15.03.2020 à 15:49

«J'ai confiance dans le secteur automobile»

Le directeur d'Auto Suisse, Andreas Burgener, explique pourquoi l'infrastructure de recharge nuit à la percée de la mobilité électrique en Suisse.

de
Dieter Liechti
15.3.2020
Andreas Burgener est le directeur d'auto-suisse, l'association regroupant les importateurs officiels d'automobiles.

Andreas Burgener est le directeur d'auto-suisse, l'association regroupant les importateurs officiels d'automobiles.

En passant de 1,7% en 2018 à 4,2% l'an passé, la part de marché des véhicules 100% électriques (BEV) a plus que doublé en un an. Êtes-vous satisfait de ce résultat?

Absolument. La tendance va dans le bons sens.

L'objectif d'Auto Suisse est d'augmenter la part de marché des véhicules électriques et des hybrides rechargeables à 10% en 2020, ce qui devrait donc être facilement réalisable?

On avisera début 2021 si cela était facile à réaliser.

Cette année marque le lancement de nombreuses voitures électriques de toutes catégories. À quel niveau la mobilité électrique peut-elle encore échouer?

Au niveau de l'infrastructure de recharge. Je pense ici avant tout aux locataires dans les grands immeubles. Si nous offrons des solutions à ce niveau, la mobilité électrique en Suisse pourra connaître un véritable succès, encore plus grand qu'actuellement à l'échelle internationale. Car plus de 60% des ménages suisses vivent en location.

Malgré le changement, la mobilité dans son ensemble et la voiture en particulier sont pointées du doigt comme étant les grands responsables du changement climatique. À juste titre?

Non. Au niveau mondial, plus de 40% des émissions de CO2 sont dues à la production d'électricité et de chaleur et moins de la moitié de ces émissions sont générées par le trafic routier. En Suisse, la perception est faussée car, fort heureusement, nous n'avons pas de centrale à charbon et moins d'industries lourdes que dans d'autres pays.

Le président d'Auto Suisse, François Launaz, va même jusqu'à parler d'une «guerre des Verts contre la voiture». Êtes-vous d'accord avec lui?

Certains cercles écologistes de gauche veulent fortement restreindre, voire rendre impossible la mobilité individuelle, quel que soit le système de motorisation utilisé. Donc oui, je partage son avis.

Les adversaires de la voiture prennent en première ligne pour cible les SUV. À raison?

Non, la consommation en carburant d'un SUV est à peine plus élevée que celle d'une limousine de taille comparable. C'est ce qu'ont révélé les tests réalisés par la revue allemande spécialisée «auto, motor und sport». De plus, ces modèles sont construits parce qu'il y a une demande, et non l'inverse.
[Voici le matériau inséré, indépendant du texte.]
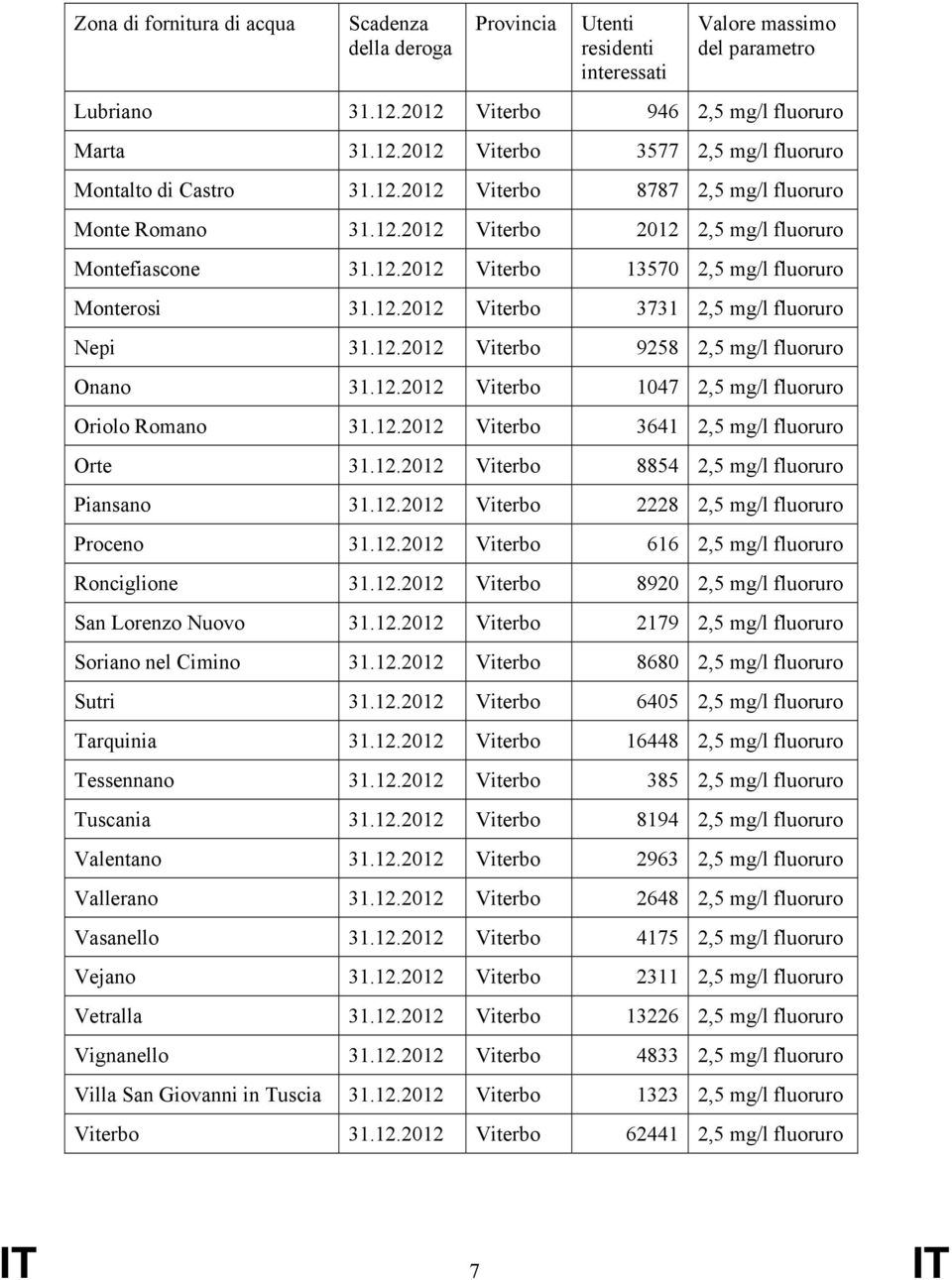 | Zona di fornitura di acqua | Scadenza della deroga | Provincia | Utenti residenti interessati | Valore massimo del parametro |
|---|---|---|---|---|
| Lubriano | 31.12.2012 | Viterbo | 946 | 2,5 mg/l fluoruro |
| Marta | 31.12.2012 | Viterbo | 3577 | 2,5 mg/l fluoruro |
| Montalto di Castro | 31.12.2012 | Viterbo | 8787 | 2,5 mg/l fluoruro |
| Monte Romano | 31.12.2012 | Viterbo | 2012 | 2,5 mg/l fluoruro |
| Montefiascone | 31.12.2012 | Viterbo | 13570 | 2,5 mg/l fluoruro |
| Monterosi | 31.12.2012 | Viterbo | 3731 | 2,5 mg/l fluoruro |
| Nepi | 31.12.2012 | Viterbo | 9258 | 2,5 mg/l fluoruro |
| Onano | 31.12.2012 | Viterbo | 1047 | 2,5 mg/l fluoruro |
| Oriolo Romano | 31.12.2012 | Viterbo | 3641 | 2,5 mg/l fluoruro |
| Orte | 31.12.2012 | Viterbo | 8854 | 2,5 mg/l fluoruro |
| Piansano | 31.12.2012 | Viterbo | 2228 | 2,5 mg/l fluoruro |
| Proceno | 31.12.2012 | Viterbo | 616 | 2,5 mg/l fluoruro |
| Ronciglione | 31.12.2012 | Viterbo | 8920 | 2,5 mg/l fluoruro |
| San Lorenzo Nuovo | 31.12.2012 | Viterbo | 2179 | 2,5 mg/l fluoruro |
| Soriano nel Cimino | 31.12.2012 | Viterbo | 8680 | 2,5 mg/l fluoruro |
| Sutri | 31.12.2012 | Viterbo | 6405 | 2,5 mg/l fluoruro |
| Tarquinia | 31.12.2012 | Viterbo | 16448 | 2,5 mg/l fluoruro |
| Tessennano | 31.12.2012 | Viterbo | 385 | 2,5 mg/l fluoruro |
| Tuscania | 31.12.2012 | Viterbo | 8194 | 2,5 mg/l fluoruro |
| Valentano | 31.12.2012 | Viterbo | 2963 | 2,5 mg/l fluoruro |
| Vallerano | 31.12.2012 | Viterbo | 2648 | 2,5 mg/l fluoruro |
| Vasanello | 31.12.2012 | Viterbo | 4175 | 2,5 mg/l fluoruro |
| Vejano | 31.12.2012 | Viterbo | 2311 | 2,5 mg/l fluoruro |
| Vetralla | 31.12.2012 | Viterbo | 13226 | 2,5 mg/l fluoruro |
| Vignanello | 31.12.2012 | Viterbo | 4833 | 2,5 mg/l fluoruro |
| Villa San Giovanni in Tuscia | 31.12.2012 | Viterbo | 1323 | 2,5 mg/l fluoruro |
| Viterbo | 31.12.2012 | Viterbo | 62441 | 2,5 mg/l fluoruro |

IT 7 IT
De quels arguments et surtout de quels actes l'industrie et le lobby automobiles disposent-ils pour invalider les accusations contre la voiture?

La mobilité individuelle contribue en grande partie à l'essor économique de la Suisse. Près de 3/4 des trajets personnels sont effectués en voiture. En parallèle, les véhicules deviennent de plus en plus sécurisés, plus propres et plus performants. Avec notre action «Mon AUTOgraphe», nous voulons rappeler au grand public ces développements et d'autres faits.

Malgré, ou justement à cause des attaques, l'industrie automobile est littéralement «sous tension». L'avenir appartient-il réellement aux voitures électriques?

À l'heure actuelle, la motorisation électrique est la plus efficace sur le plan énergétique, surtout en milieu urbain. Elle marque également des points en ville, grâce à sa conduite silencieuse et à la récupération d'énergie en décélération.

Des avantages qui ne servent à rien pour un trajet de Zurich à Genève.

Dit de cette manière, c'est faux. Car, grâce à la rapidité de recharge, il devient de plus en plus facile d'utiliser les voitures électriques pour effectuer de longues distances, même si leur performance demande encore à être améliorée. C'est pourquoi de nombreux constructeurs continuent de se développer en prenant différentes directions, bien que les moteurs électriques soient, pour le moment, les mieux à même de respecter les dispositions en matières de CO2.

Quelles sont les autres solutions?

Diverses formes d'hybrides sont très intéressantes, la pile à combustible, bien que cette dernière sera d'abord utilisée dans le domaine du transport de marchandises. Elle est encore trop chère pour être utilisée pour les véhicules de tourisme.

Le pape de l'automobile, Ferdinand Dudenhöffer, qualifie le succès de Tesla de «folie. Cela montre que le futur de l'industrie automobile se décide dans la Silicon Valley», dit-il. Et qu'en est-il de l'industrie automobile en Europe?

J'ai entièrement confiance dans le secteur automobile européen, mais également nippon ou coréen. Ces industries clés ont le savoir-faire et les moyens pour garantir un avenir plein de succès.